Problem 5

Question

A bacterial population grows at a rate proportional to its size. Initially, it is 10,000 , and after 10 days it is 20,000 . What is the population after 25 days?

Step-by-Step Solution

Verified
Answer
The bacterial population after 25 days is approximately 56,560.
1Step 1: Understand the Growth Model
The bacterial population grows at a rate proportional to its size, which can be modeled with the equation \( P(t) = P_0 e^{kt} \), where \( P(t) \) is the population at time \( t \), \( P_0 \) is the initial population, and \( k \) is a constant growth rate.
2Step 2: Establish Known Values
We know that \( P_0 = 10000 \) and after 10 days, \( P(10) = 20000 \). We need to find \( P(25) \).
3Step 3: Calculate the Growth Rate Constant
Set up the equation \( 20000 = 10000 e^{10k} \). This simplifies to \( 2 = e^{10k} \). Take the natural logarithm of both sides to solve for \( k \):\[ \ln(2) = 10k \]\[ k = \frac{\ln(2)}{10} \]
4Step 4: Solve for the Population at 25 Days
Now substitute \( k \) into the original equation to find \( P(25) \):\[ P(25) = 10000 e^{25 \left(\frac{\ln(2)}{10}\right)} \]\[ P(25) = 10000 e^{2.5 \ln(2)} \]Simplify using the property \( e^{a\ln(b)} = b^a \):\[ P(25) = 10000 \cdot 2^{2.5} \]\[ P(25) = 10000 \cdot 5.656 \approx 56560 \]
5Step 5: Final Answer
After 25 days, the bacterial population is approximately 56,560.

Key Concepts

Population GrowthNatural LogarithmGrowth Rate Constant
Population Growth
In the context of the exponential growth model, population growth refers to how a population increases over time in a way that is proportionate to its current size. This reflects real-world situations like bacterial growth, where the growth rate is continually increasing as the population itself grows. Such growth can be modeled with the equation \[P(t) = P_0 e^{kt}\] where:
  • \(P(t)\) is the population at time \(t\)
  • \(P_0\) is the initial population size
  • \(k\) represents the growth rate constant
The key aspect of population growth in this context is that it's exponential, meaning that the population grows by a fixed percentage every period, rather than a fixed amount.
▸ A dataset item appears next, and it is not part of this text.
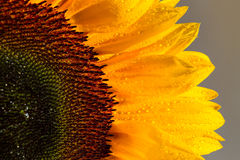 Sunflower and it is petals close up Royalty Free Stock Photography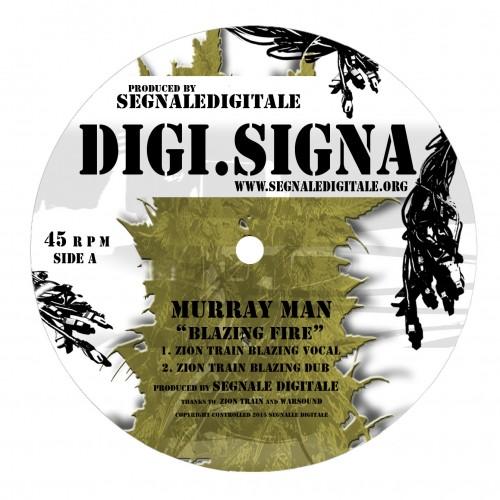 """2×12"""" from Digi.Signa"""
This causes the population to rise sharply as time goes on, assuming that the growth rate remains constant. In practical terms, this model can predict the size of populations in the future, helping guide planning in areas ranging from ecology to public health.
Natural Logarithm
The natural logarithm is a concept used to solve equations where the variable is in the exponent, as seen in exponential growth models. It is denoted as \(\ln(x)\) and is based on the constant \(e\), approximately 2.718. The natural logarithm helps to "undo" the exponential function, allowing us to solve for variables like the growth rate constant \(k\). For example, in finding the growth rate constant in an exponential equation like: \[e^{10k} = 2\] Taking the natural logarithm of both sides simplifies to: \[\ln(e^{10k}) = \ln(2)\] Using the property that \(\ln(e^x) = x\), you can simplify this to: \[10k = \ln(2)\] This step is crucial in solving exponential equations because it allows for the algebraic manipulation necessary to isolate \(k\) or any other variable exponent. Understanding the properties of the natural logarithm is essential when working with natural exponential functions.
Growth Rate Constant
The growth rate constant \(k\) is an essential part of the exponential growth model, influencing how rapidly a population grows over time. It is a positive number that indicates the proportional rate of growth of the population, defined as how quickly the population doubles in size under continuous growth.To find the growth rate constant \(k\), you can use known values in the growth model equation and the natural logarithm. Consider this equation: \[20000 = 10000 e^{10k}\] Simplifying to: \[2 = e^{10k}\] By taking the natural logarithm of both sides, you have: \[\ln(2) = 10k\] This gives: \[k = \frac{\ln(2)}{10}\] Thus, \(k\) is computed by dividing the natural logarithm of 2 by 10. The value of \(k\) gives insight into how quickly the initial population will grow when time \(t\) is in integer units, like days. A larger \(k\) value means faster population growth. Understanding \(k\) is critical since it directly affects the projections and informs whether resources might become constrained.